# Restaurant tips in and around Sevierville TN



## jberndt10 (Mar 13, 2011)

We'll be staying a Great Smokies Lodge next week. Always looking for good eats. It will be DH, 2 teenage boys and myself.


----------



## rod (Mar 13, 2011)

In Sevierville I suggest the Applewood Restaurant or Applewood Grill.

In Pigeon Forge I suggest the Log Cabin Pancake House or Old Mill Restaurant.

If you have never been to a Dixie Stampede, I would also suggest you go there.

You might also want to check out another web site, www.roadfood.com - it is all about restaurants that are not part of a chain.


----------



## dougp26364 (Mar 14, 2011)

I can second all of those except for perhaps Old Mill. While Old Mill wasn't bad, we felt it was more of a tourist trap style restaurant than a great restaurant. It's worth giving it a shot if only for the atmosphere.


----------



## tombo (Mar 14, 2011)

I must disagree with Old Mill being nothing but a tourist trap. I go to Gatlinburg at least once a year and I have a lot of place I enjoy eating at, but the two I never miss are the Old Mill Restaurant and The Log cabin Pancake house in Gatlinburg (go to the one in Gatlinburg for the high ceiling log cabin with huge woood beams). The corn chowder is fantastic, fritters great too, huge portions, good prices, and the best pecan pie I have ever had anywhere, and I have had a lot of pecan pie in my life. Trip adviser's 320 reviews rate it number one out of 120 restaurants.

### ACTIVITIES
• 1. From the Sevierville restaurant thread, reproduce the text starting at "# Restaurant tips" and ending at "boys and myself.".
• 2. Shorten the paragraph in the Sevierville restaurant thread that begins "I can second all of those" while keeping its main points.

### RECORDED INFORMATION
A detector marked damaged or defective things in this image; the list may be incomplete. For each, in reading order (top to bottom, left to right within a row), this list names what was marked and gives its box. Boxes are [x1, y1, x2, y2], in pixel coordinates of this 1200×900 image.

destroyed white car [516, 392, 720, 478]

...

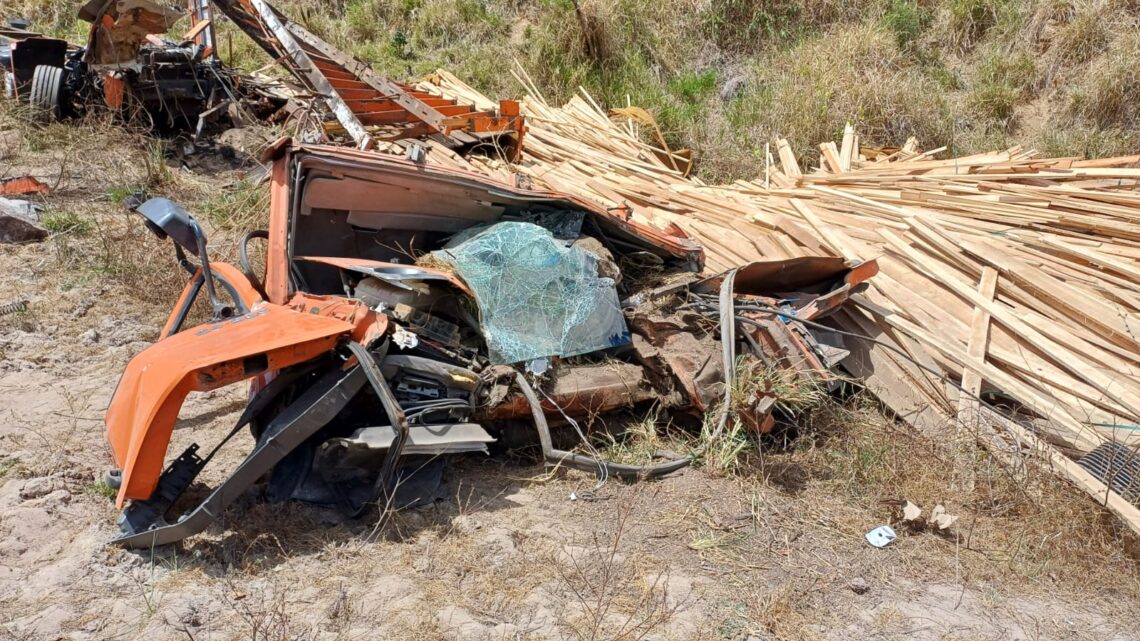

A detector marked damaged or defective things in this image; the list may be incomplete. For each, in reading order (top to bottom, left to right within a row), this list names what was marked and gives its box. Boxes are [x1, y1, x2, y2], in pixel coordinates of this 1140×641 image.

### SOLUTIONS PER TASK
• 1.
# Restaurant tips in and around Sevierville TN



## jberndt10 (Mar 13, 2011)

We'll be staying a Great Smokies Lodge next week. Always looking for good eats. It will be DH, 2 teenage boys and myself.

• 2. The poster agrees with all the suggestions except possibly Old Mill. It wasn't bad but felt more like a tourist-trap restaurant than a great one. It's still worth trying for the atmosphere.